Additional comments for Tasmanian press:
“The Eastern Australian current used to bring warmer sub-tropical waters down the coast of the mainland past Sydney and to the south coast of NSW, but now these warmer waters reach down to eastern Tasmania each summer.
“The issue is that Tasmanian fisheries and marine life have evolved to thrive in colder water fed by sub-Antarctic currents, and these warmer waters are devastating our marine life and fisheries.
“The Tasmanian giant kelp forests have all but disappeared in recent years and every fisheries sector from oysters to abalone and rock lobster to salmon have been smashed by recent marine heatwaves.

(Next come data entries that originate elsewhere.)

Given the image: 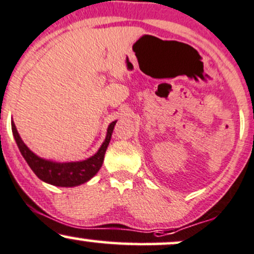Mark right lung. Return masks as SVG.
Instances as JSON below:
<instances>
[{"label":"right lung","instance_id":"right-lung-1","mask_svg":"<svg viewBox=\"0 0 254 254\" xmlns=\"http://www.w3.org/2000/svg\"><path fill=\"white\" fill-rule=\"evenodd\" d=\"M116 123L117 121H114L108 125L107 135H106L104 143L101 144L97 153L86 160L73 161V163H57V161L47 160V159L36 155L21 140L13 121L12 131L21 155L40 180L58 187H76L88 182L90 178L95 176L102 166L106 149L110 144Z\"/></svg>","mask_w":254,"mask_h":254}]
</instances>
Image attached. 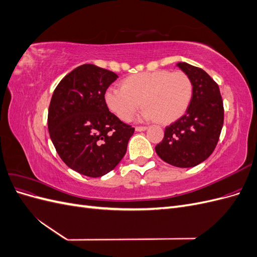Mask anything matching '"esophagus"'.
I'll use <instances>...</instances> for the list:
<instances>
[{
  "label": "esophagus",
  "mask_w": 257,
  "mask_h": 257,
  "mask_svg": "<svg viewBox=\"0 0 257 257\" xmlns=\"http://www.w3.org/2000/svg\"><path fill=\"white\" fill-rule=\"evenodd\" d=\"M148 127L147 126H136L135 127V130L137 131V132H143V131H146Z\"/></svg>",
  "instance_id": "esophagus-1"
}]
</instances>
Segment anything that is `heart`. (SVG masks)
I'll return each instance as SVG.
<instances>
[{"label": "heart", "instance_id": "b5f03b06", "mask_svg": "<svg viewBox=\"0 0 257 257\" xmlns=\"http://www.w3.org/2000/svg\"><path fill=\"white\" fill-rule=\"evenodd\" d=\"M193 96V82L183 72L155 71L130 76L122 87H109L105 103L122 121H130L142 104V118L172 122L188 109Z\"/></svg>", "mask_w": 257, "mask_h": 257}]
</instances>
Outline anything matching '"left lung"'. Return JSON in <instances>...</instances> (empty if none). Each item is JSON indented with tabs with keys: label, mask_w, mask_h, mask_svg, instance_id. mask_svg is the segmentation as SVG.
<instances>
[{
	"label": "left lung",
	"mask_w": 257,
	"mask_h": 257,
	"mask_svg": "<svg viewBox=\"0 0 257 257\" xmlns=\"http://www.w3.org/2000/svg\"><path fill=\"white\" fill-rule=\"evenodd\" d=\"M177 65L191 78L193 96L185 114L165 127L155 151L168 164L188 168L200 164L214 151L223 127L224 107L219 85L204 69L184 62Z\"/></svg>",
	"instance_id": "obj_1"
}]
</instances>
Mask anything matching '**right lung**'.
<instances>
[{"label":"right lung","mask_w":257,"mask_h":257,"mask_svg":"<svg viewBox=\"0 0 257 257\" xmlns=\"http://www.w3.org/2000/svg\"><path fill=\"white\" fill-rule=\"evenodd\" d=\"M118 78L113 72L83 64L54 89L48 130L59 157L75 172L102 177L119 164L135 128L109 111L104 95Z\"/></svg>","instance_id":"1"}]
</instances>
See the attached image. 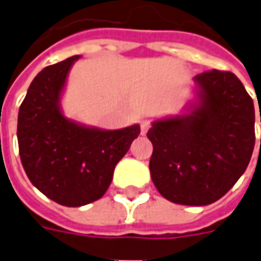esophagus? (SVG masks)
<instances>
[{
	"label": "esophagus",
	"instance_id": "1",
	"mask_svg": "<svg viewBox=\"0 0 261 261\" xmlns=\"http://www.w3.org/2000/svg\"><path fill=\"white\" fill-rule=\"evenodd\" d=\"M149 125L151 124H149L148 120H143V121H141V134H143V136H145V133L148 131Z\"/></svg>",
	"mask_w": 261,
	"mask_h": 261
}]
</instances>
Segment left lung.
Wrapping results in <instances>:
<instances>
[{"mask_svg":"<svg viewBox=\"0 0 261 261\" xmlns=\"http://www.w3.org/2000/svg\"><path fill=\"white\" fill-rule=\"evenodd\" d=\"M194 82L195 97L181 114L156 118L147 133L154 147L149 172L165 199L203 206L220 199L247 168L254 105L232 72L213 69Z\"/></svg>","mask_w":261,"mask_h":261,"instance_id":"obj_1","label":"left lung"}]
</instances>
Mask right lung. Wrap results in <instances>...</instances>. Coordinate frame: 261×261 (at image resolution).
Here are the masks:
<instances>
[{
    "label": "right lung",
    "mask_w": 261,
    "mask_h": 261,
    "mask_svg": "<svg viewBox=\"0 0 261 261\" xmlns=\"http://www.w3.org/2000/svg\"><path fill=\"white\" fill-rule=\"evenodd\" d=\"M80 55L36 74L18 113V147L29 181L49 199L76 207L100 199L140 125L103 130L67 118L62 94Z\"/></svg>",
    "instance_id": "obj_1"
}]
</instances>
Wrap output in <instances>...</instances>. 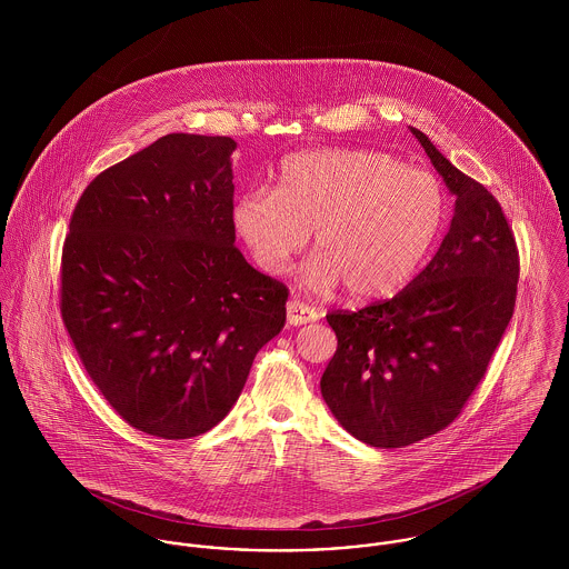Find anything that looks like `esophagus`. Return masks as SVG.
Wrapping results in <instances>:
<instances>
[{"mask_svg":"<svg viewBox=\"0 0 569 569\" xmlns=\"http://www.w3.org/2000/svg\"><path fill=\"white\" fill-rule=\"evenodd\" d=\"M318 320V311L311 309L309 305L300 300H289L287 302V325L302 326Z\"/></svg>","mask_w":569,"mask_h":569,"instance_id":"obj_1","label":"esophagus"}]
</instances>
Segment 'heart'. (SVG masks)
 I'll return each mask as SVG.
<instances>
[{"mask_svg":"<svg viewBox=\"0 0 569 569\" xmlns=\"http://www.w3.org/2000/svg\"><path fill=\"white\" fill-rule=\"evenodd\" d=\"M449 214L442 183L381 151L328 149L284 158L276 190H247L232 223L256 264L276 276L313 232V289L346 284L355 300L401 291L438 243Z\"/></svg>","mask_w":569,"mask_h":569,"instance_id":"1","label":"heart"}]
</instances>
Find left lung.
<instances>
[{"label":"left lung","instance_id":"left-lung-1","mask_svg":"<svg viewBox=\"0 0 569 569\" xmlns=\"http://www.w3.org/2000/svg\"><path fill=\"white\" fill-rule=\"evenodd\" d=\"M411 133L456 194L449 232L392 300L326 316L337 335L320 381L326 406L348 433L381 449L429 438L458 418L512 318L519 280L497 199L422 131Z\"/></svg>","mask_w":569,"mask_h":569}]
</instances>
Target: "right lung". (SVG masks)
Returning a JSON list of instances; mask_svg holds the SVG:
<instances>
[{
	"label": "right lung",
	"mask_w": 569,
	"mask_h": 569,
	"mask_svg": "<svg viewBox=\"0 0 569 569\" xmlns=\"http://www.w3.org/2000/svg\"><path fill=\"white\" fill-rule=\"evenodd\" d=\"M234 149L163 136L84 188L63 244L61 316L87 375L166 440L221 422L287 320V287L234 244Z\"/></svg>",
	"instance_id": "obj_1"
}]
</instances>
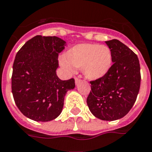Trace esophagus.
I'll use <instances>...</instances> for the list:
<instances>
[{"instance_id":"esophagus-1","label":"esophagus","mask_w":152,"mask_h":152,"mask_svg":"<svg viewBox=\"0 0 152 152\" xmlns=\"http://www.w3.org/2000/svg\"><path fill=\"white\" fill-rule=\"evenodd\" d=\"M80 80L78 78H75V83H76V84H78L79 83H80Z\"/></svg>"}]
</instances>
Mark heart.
Masks as SVG:
<instances>
[{
    "mask_svg": "<svg viewBox=\"0 0 152 152\" xmlns=\"http://www.w3.org/2000/svg\"><path fill=\"white\" fill-rule=\"evenodd\" d=\"M60 64L70 72H73L75 68H81L87 79L97 80L106 76L112 68V51L105 45L79 44L64 53V57L60 59Z\"/></svg>",
    "mask_w": 152,
    "mask_h": 152,
    "instance_id": "heart-1",
    "label": "heart"
}]
</instances>
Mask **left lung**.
Returning a JSON list of instances; mask_svg holds the SVG:
<instances>
[{
	"label": "left lung",
	"instance_id": "8db88e82",
	"mask_svg": "<svg viewBox=\"0 0 152 152\" xmlns=\"http://www.w3.org/2000/svg\"><path fill=\"white\" fill-rule=\"evenodd\" d=\"M112 54V68L103 78L90 82L87 104L94 116L102 120H120L135 104L140 87L138 56L118 40L105 41Z\"/></svg>",
	"mask_w": 152,
	"mask_h": 152
}]
</instances>
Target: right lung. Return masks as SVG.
<instances>
[{"instance_id":"obj_1","label":"right lung","mask_w":152,"mask_h":152,"mask_svg":"<svg viewBox=\"0 0 152 152\" xmlns=\"http://www.w3.org/2000/svg\"><path fill=\"white\" fill-rule=\"evenodd\" d=\"M65 45L57 37L36 36L17 53L12 92L17 107L28 119L46 122L57 118L67 91L75 88L74 79L61 80L56 75L58 54Z\"/></svg>"}]
</instances>
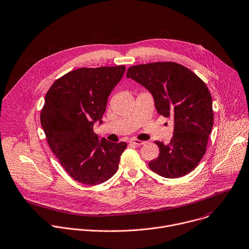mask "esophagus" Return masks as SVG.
I'll return each instance as SVG.
<instances>
[{"instance_id":"34e87169","label":"esophagus","mask_w":249,"mask_h":249,"mask_svg":"<svg viewBox=\"0 0 249 249\" xmlns=\"http://www.w3.org/2000/svg\"><path fill=\"white\" fill-rule=\"evenodd\" d=\"M130 142H131V143H134V144H136V145H141V144H143V143H144V142H142V141H141V140H138V139H131V140H130Z\"/></svg>"}]
</instances>
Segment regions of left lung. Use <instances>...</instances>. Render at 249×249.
<instances>
[{"mask_svg":"<svg viewBox=\"0 0 249 249\" xmlns=\"http://www.w3.org/2000/svg\"><path fill=\"white\" fill-rule=\"evenodd\" d=\"M127 77L152 94L160 115L174 119L170 142H155L159 155L148 167L165 178L189 174L206 152L213 126L212 98L206 84L192 70L172 61L131 66Z\"/></svg>","mask_w":249,"mask_h":249,"instance_id":"left-lung-1","label":"left lung"}]
</instances>
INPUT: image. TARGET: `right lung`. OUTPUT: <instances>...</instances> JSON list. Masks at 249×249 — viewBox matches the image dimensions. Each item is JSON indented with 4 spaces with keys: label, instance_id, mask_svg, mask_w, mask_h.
<instances>
[{
    "label": "right lung",
    "instance_id": "1",
    "mask_svg": "<svg viewBox=\"0 0 249 249\" xmlns=\"http://www.w3.org/2000/svg\"><path fill=\"white\" fill-rule=\"evenodd\" d=\"M124 65L82 67L56 79L46 94L41 125L48 143L67 174L84 185H100L117 171L127 143L99 141L94 123L106 111L108 96Z\"/></svg>",
    "mask_w": 249,
    "mask_h": 249
}]
</instances>
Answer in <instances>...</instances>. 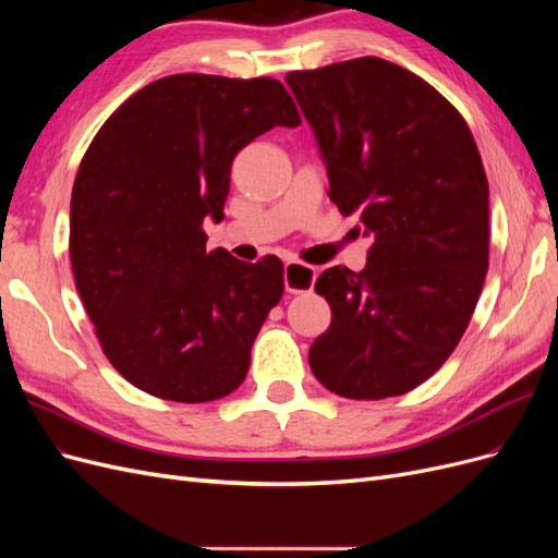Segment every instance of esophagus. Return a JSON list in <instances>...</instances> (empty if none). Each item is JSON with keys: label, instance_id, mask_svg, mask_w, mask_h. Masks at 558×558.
Masks as SVG:
<instances>
[{"label": "esophagus", "instance_id": "esophagus-1", "mask_svg": "<svg viewBox=\"0 0 558 558\" xmlns=\"http://www.w3.org/2000/svg\"><path fill=\"white\" fill-rule=\"evenodd\" d=\"M316 269L310 265H302L295 260H289L283 265V286L289 293H307L314 289Z\"/></svg>", "mask_w": 558, "mask_h": 558}]
</instances>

“Tasmania is a global hotspot for warming oceans and is showing signs of rapid, frightening change, quite unlike other parts of the world. We need to employ a coordinated approach across science and industry to work out what this change means for our state and put in place plans that build resilience for industry and the environment to better deal with it.
“These warming waters mean that industries like near-shore salmon farming are likely to be short-term prospects as temperatures rise above the tolerance levels for these cold water species. The abalone sector likewise, is struggling to keep harvesting levels at past rates as the warmer temperatures push the abalone out of range.
“Without embedding climate change into planning decisions and quotas for all Tasmanian aquatic industries we are likely to make decisions with lasting negative consequences,” he concluded.